The move potentially paves the way for Colbert to enter the Republican presidential primary in South Carolina, his home state. Campaigning politicians are prohibited from simultaneously running super PACs.
But Colbert only hinted at such a decision, which he had grandly hyped ahead of Thursday's show. In flirting candidate style, he announced that he is forming "an exploratory committee to lay the groundwork for my possible candidacy for the president of the United States of South Carolina."
Patriotically colored balloons were released in the studio while a graphic screamed "I'm Doing It!"
Stewart and Colbert hashed out the peculiar legalities of their arrangement. With Colbert's lawyer (and former chairman of the Federal Election Commission) Trevor Potter on hand, they spelled out that while Colbert was legally forbidden from participating in strategy and advertising with the super PAC, he could still talk about his plans on his TV show and even volunteer for the super PAC.
Stewart declared Colbert vice president of youth outreach for the super PAC, which was renamed The Definitely Not Coordinated with Stephen Colbert Super PAC. Along with Potter, the three joined hands like a sports team and - with thick irony - cheered in unison: "Non-coordination!"
In 2007, Colbert attempted to enter the South Carolina primary but was stymied by filing fees. The super PAC could very well eliminate any such financial concerns. Colbert hasn't publically revealed the amount raised from viewer contributions by the PAC, but on Thursday he repeatedly hinted that it was a shockingly large amount.
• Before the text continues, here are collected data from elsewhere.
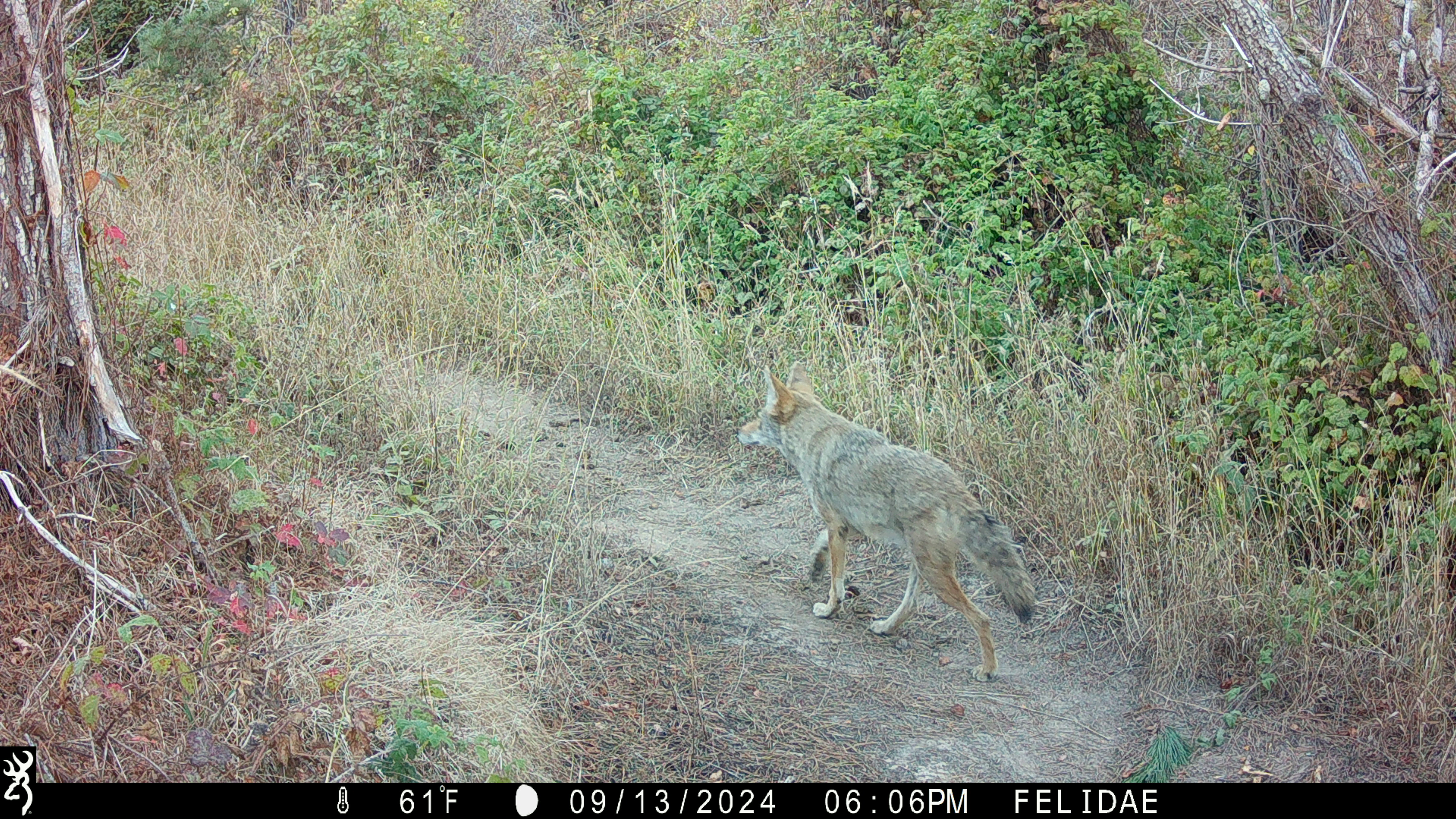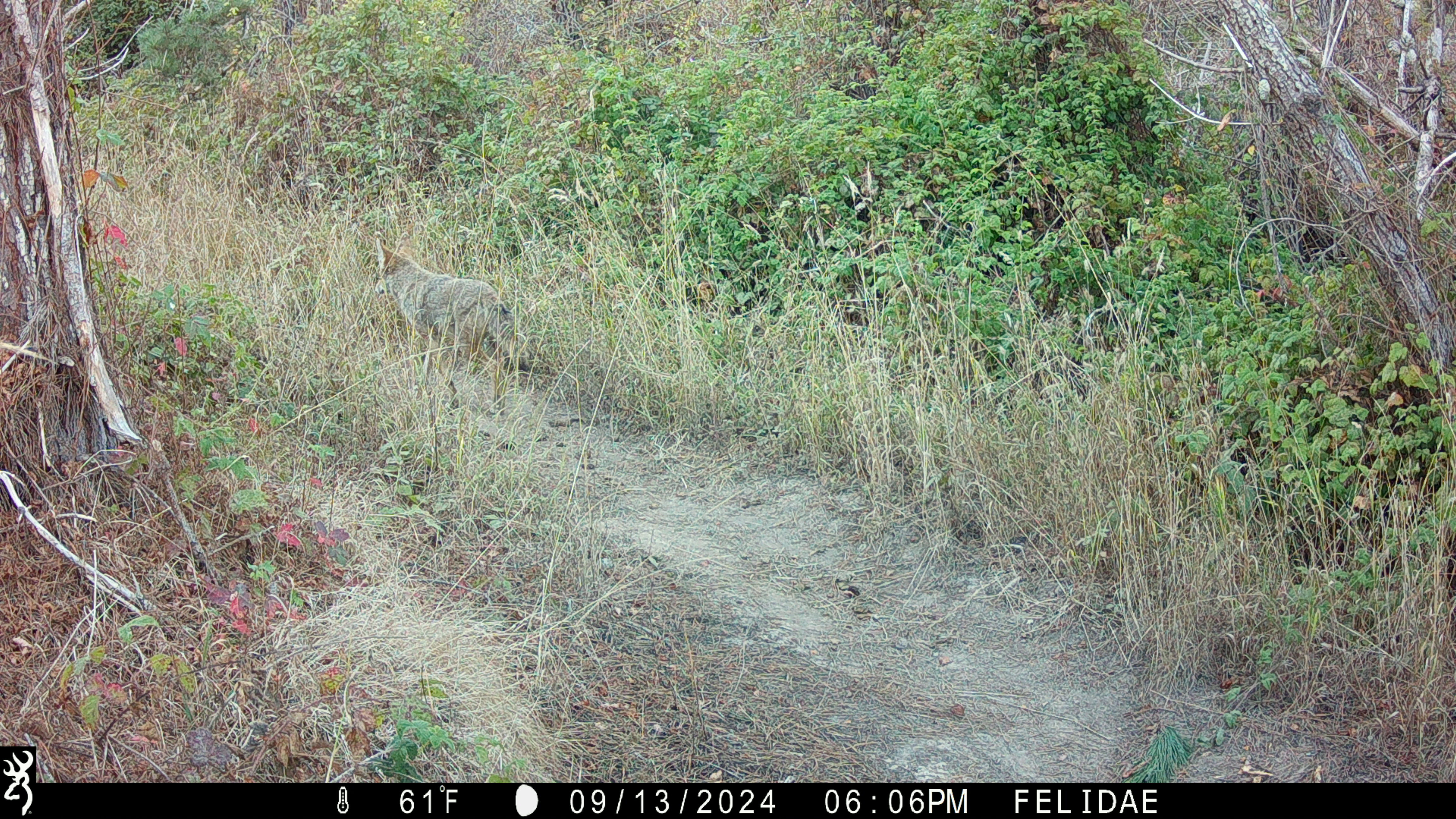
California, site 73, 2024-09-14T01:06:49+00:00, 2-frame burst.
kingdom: Animalia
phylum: Chordata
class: Mammalia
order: Carnivora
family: Canidae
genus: Canis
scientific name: Canis latrans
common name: coyote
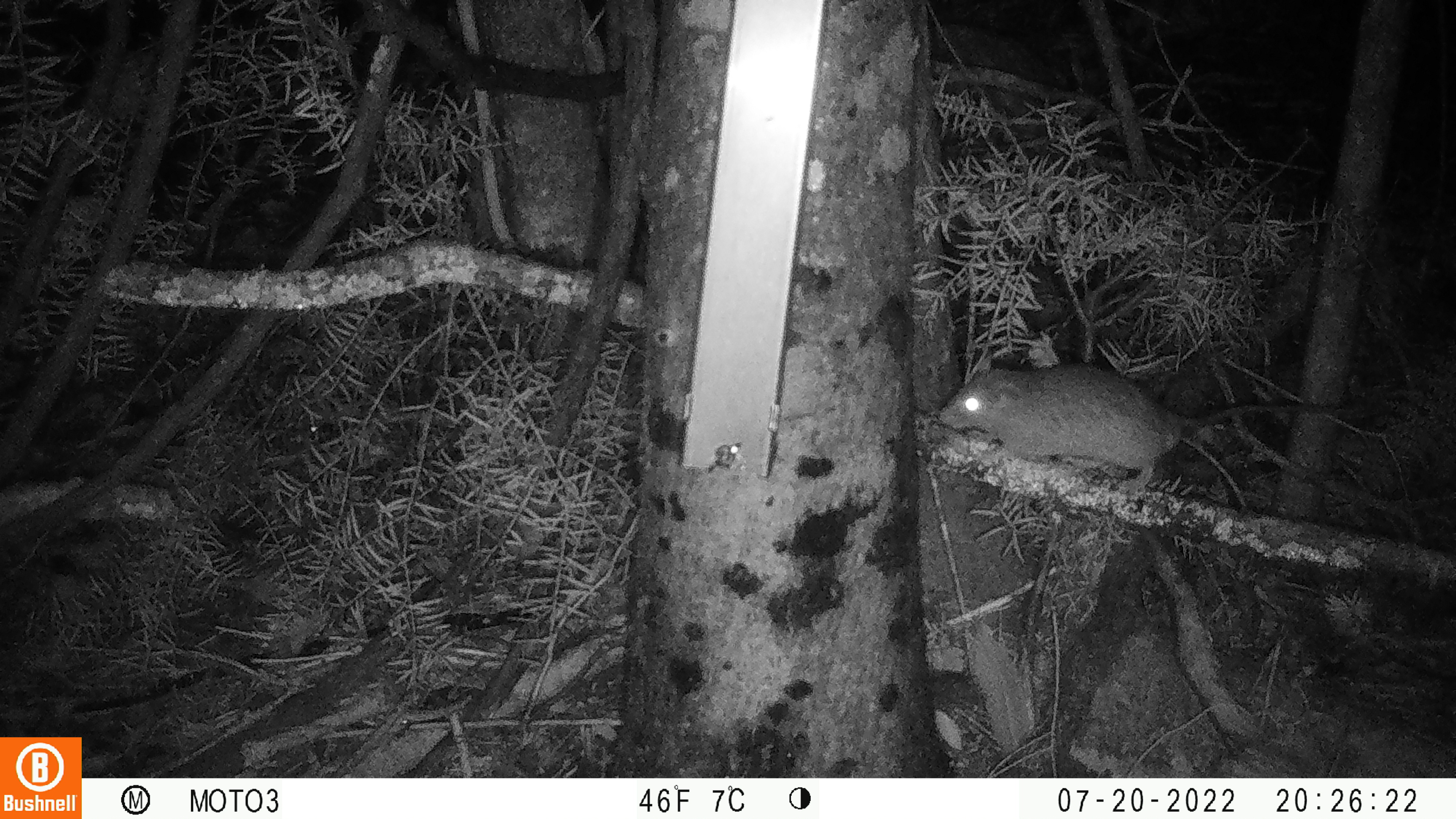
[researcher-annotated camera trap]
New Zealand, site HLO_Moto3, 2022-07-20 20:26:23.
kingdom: Animalia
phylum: Chordata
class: Mammalia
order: Rodentia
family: Muridae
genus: Rattus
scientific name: Rattus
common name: rat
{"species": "rat (Rattus)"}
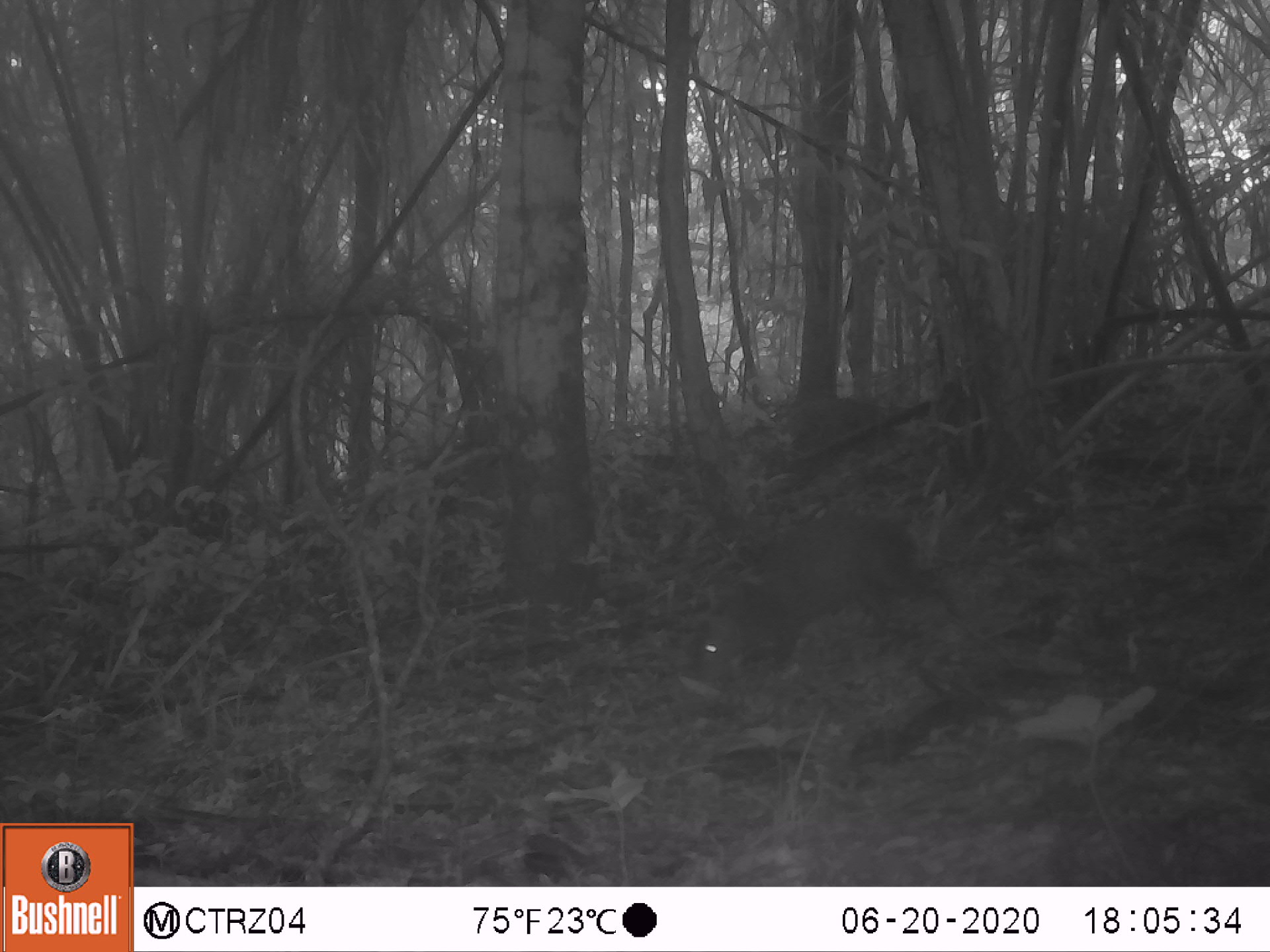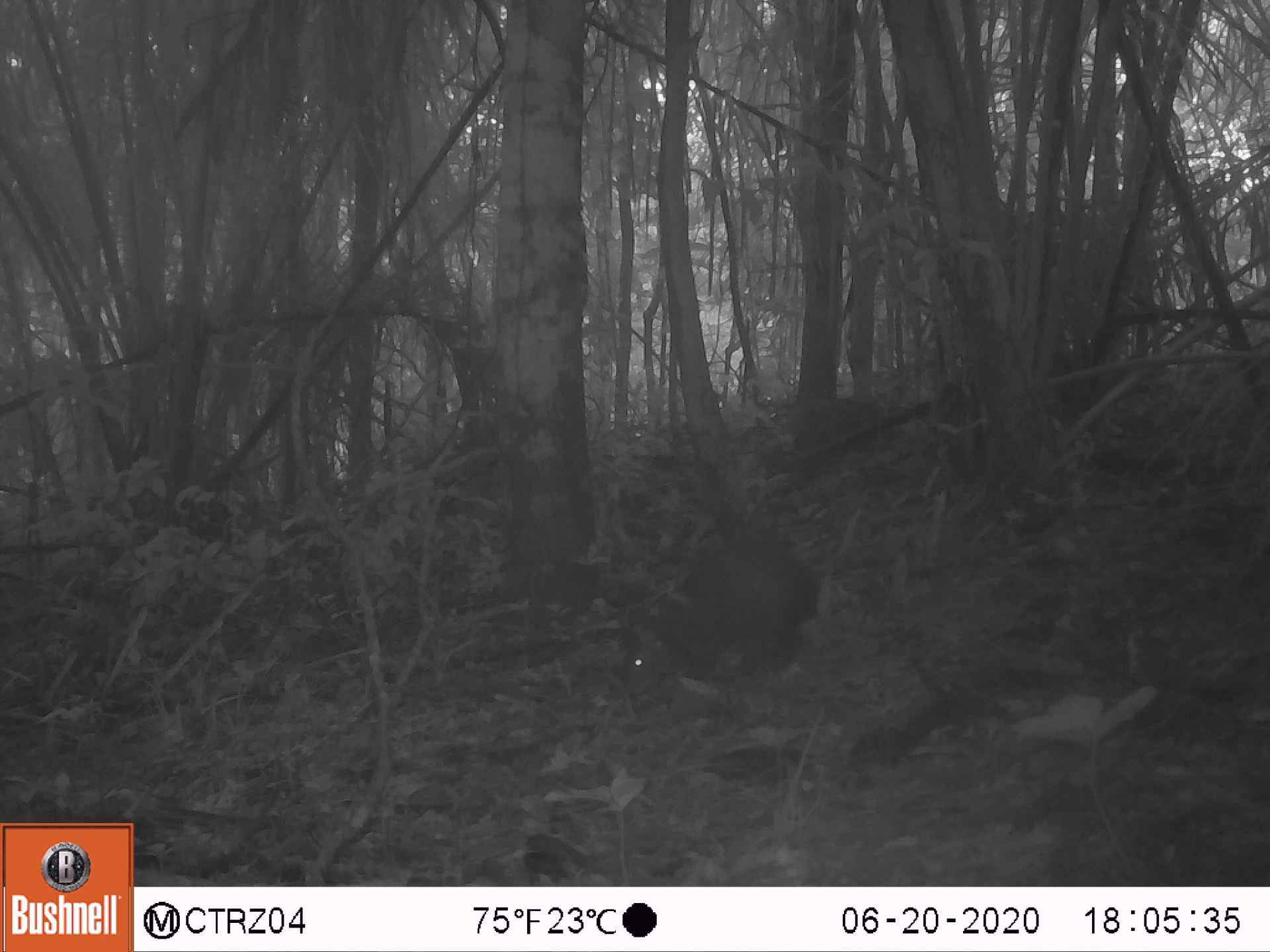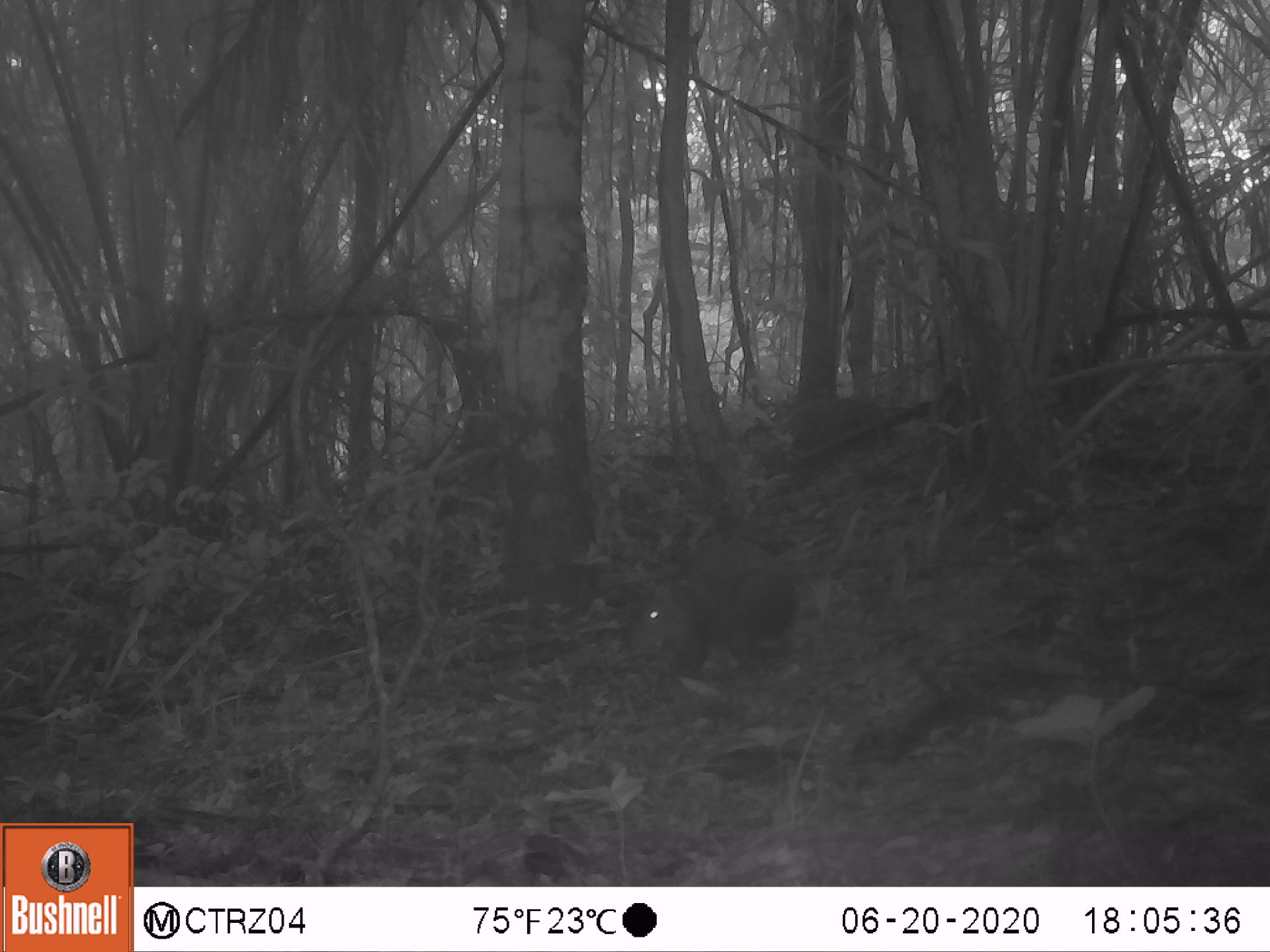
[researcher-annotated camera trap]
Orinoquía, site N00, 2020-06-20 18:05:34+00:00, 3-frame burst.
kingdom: Animalia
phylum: Chordata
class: Mammalia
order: Rodentia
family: Dasyproctidae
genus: Dasyprocta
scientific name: Dasyprocta fuliginosa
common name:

Colbert has otherwise been very transparent about the PAC's workings, using it to parody the current system's contradictions and potential conflicts of interest. Political action committees stem from a 2010 Supreme Court decision that changed the rules of corporate political donations.
A Public Policy Polling survey released Tuesday found that Colbert is polling ahead of former Utah Gov. Jon Huntsman in South Carolina. According to the survey, Colbert has 5 percent of the vote and Huntsman has 4 percent.
Upon reading those results on "The Report" on Wednesday, Colbert said: "This just got real."